La sua narrativa erotica — scritta come A.N. Roquelaure, a partire da The Claiming of Sleeping Beauty nel 1983, e poi come Anne Rampling con Exit to Eden nel 1985 — trovò nuovi lettori attraverso comunità di libri online che scoprirono che la sua gamma era più ampia di quanto il canone vampirico suggerisse. I critici che avevano liquidato l’erotica come lavoro dozzinale si trovarono meno a loro agio con quel giudizio dopo che il mondo letterario mainstream aveva passato decenni a ignorare anche le Cronache dei Vampiri. Rice era commercialmente dominante in modi che i premi letterari non misurano: aveva multipli bestseller al primo posto, un pubblico globale devoto, e una capacità di provocare esattamente il tipo di risposta del lettore che la distanza critica esiste per prevenire.

Prince Lestat nel 2014 la riportò alla serie che l’aveva resa celebre, e c’era qualcosa di silenziosamente rivelatore in questo: non tornò ai vampiri perché aveva finito altre cose da dire. Tornò perché aveva ancora molto da dire su di loro. Il libro e i suoi due sequel, Prince Lestat and the Realms of Atlantis (2016) e Blood Communion (2018), presero le poste filosofiche della serie originale e le elevarono a un argomento cosmologico a piena voce. Quando morì, scriveva ininterrottamente da quasi cinquant’anni.

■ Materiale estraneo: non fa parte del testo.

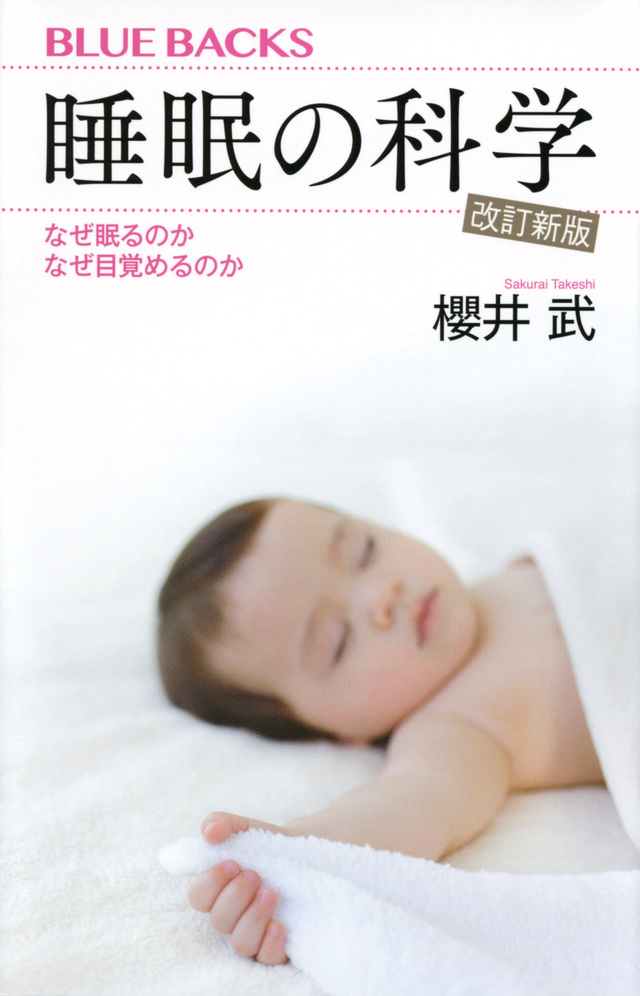睡眠の科学・改訂新版 なぜ眠るのか なぜ目覚めるのか
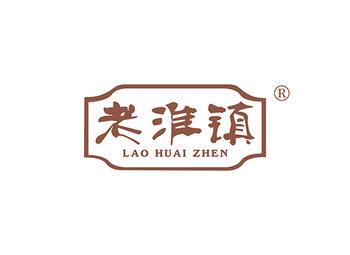 老淮镇,LAOHUAIZHEN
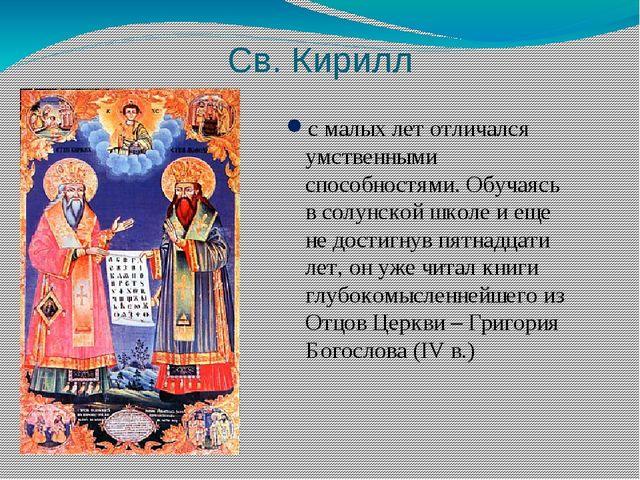 Св. Кирилл с малых лет отличался умственными способностями. Обучаясь в солунс...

Morì l’11 dicembre 2021 a Rancho Mirage, California, per complicazioni da un ictus. Suo figlio Christopher Rice annunciò la sua morte sui suoi account social. Aveva ottanta anni.

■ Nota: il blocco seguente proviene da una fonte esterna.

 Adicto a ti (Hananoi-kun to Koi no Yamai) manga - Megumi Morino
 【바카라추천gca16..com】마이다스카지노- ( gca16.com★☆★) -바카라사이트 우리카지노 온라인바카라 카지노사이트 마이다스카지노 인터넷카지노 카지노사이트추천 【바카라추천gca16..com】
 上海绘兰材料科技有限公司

L’eredità che ha lasciato si è mossa più velocemente del previsto. L’adattamento di AMC di Interview with the Vampire ha trasferito la storia nella New Orleans contemporanea, ha trasformato Louis in un imprenditore jazz nero, e ha aperto la serie a letture che la stessa Rice non aveva mai scritto — lei aveva approvato i cambiamenti. La serie è diventata qualcosa di più dei libri: una storia su razza, potere e identità queer nell’America del ventesimo secolo, che non è ciò che lei scrisse, ma che l’architettura fittizia da lei costruita sostiene interamente. The Vampire Lestat, la terza stagione appena conclusa, ha seguito Sam Reid nei panni di Lestat attraverso gli eventi del secondo romanzo. La già rinnovata quarta stagione, Queen of the Damned, significa che il progetto è ora pianificato per cinque stagioni. Separatamente, la serie Mayfair Witches si avvia verso una terza stagione, questa ambientata a Salem, Massachusetts.

Il Bram Stoker Lifetime Achievement Award che ricevette nel 2004 appare oggi più appropriato di allora: non si limitò a contribuire a un genere, cambiò ciò che poteva contenere. La World Horror Convention aveva emesso lo stesso giudizio un decennio prima con il suo Grand Master Award del 1994. I premi letterari non seguirono mai — era troppo popolare, troppo commercialmente di successo, troppo disposta ad abbracciare l’eccesso — ma i lettori avevano già emesso un verdetto diverso, e questo ha resistito a ogni critica.